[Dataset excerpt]
>>>
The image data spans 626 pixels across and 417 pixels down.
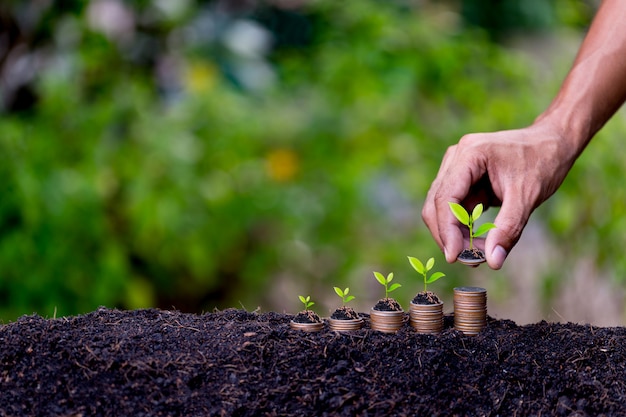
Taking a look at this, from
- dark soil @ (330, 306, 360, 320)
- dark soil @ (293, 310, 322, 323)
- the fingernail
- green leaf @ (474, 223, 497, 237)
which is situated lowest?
dark soil @ (293, 310, 322, 323)

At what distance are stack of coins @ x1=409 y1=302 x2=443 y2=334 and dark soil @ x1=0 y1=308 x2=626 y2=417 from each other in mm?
38

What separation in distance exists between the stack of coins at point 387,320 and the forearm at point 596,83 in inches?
<<<
▶ Task brief: Update the data above by replacing every instance of "stack of coins" with "pile of coins" and reproduce it with nothing else changed. Leave the pictures out of your answer.

▶ Answer below:
The image data spans 626 pixels across and 417 pixels down.
Taking a look at this, from
- dark soil @ (330, 306, 360, 320)
- dark soil @ (293, 310, 322, 323)
- the fingernail
- green leaf @ (474, 223, 497, 237)
which is situated lowest?
dark soil @ (293, 310, 322, 323)

At what distance are pile of coins @ x1=409 y1=302 x2=443 y2=334 and dark soil @ x1=0 y1=308 x2=626 y2=417 from each other in mm?
38

What separation in distance exists between the pile of coins at point 387,320 and the forearm at point 596,83 in inches?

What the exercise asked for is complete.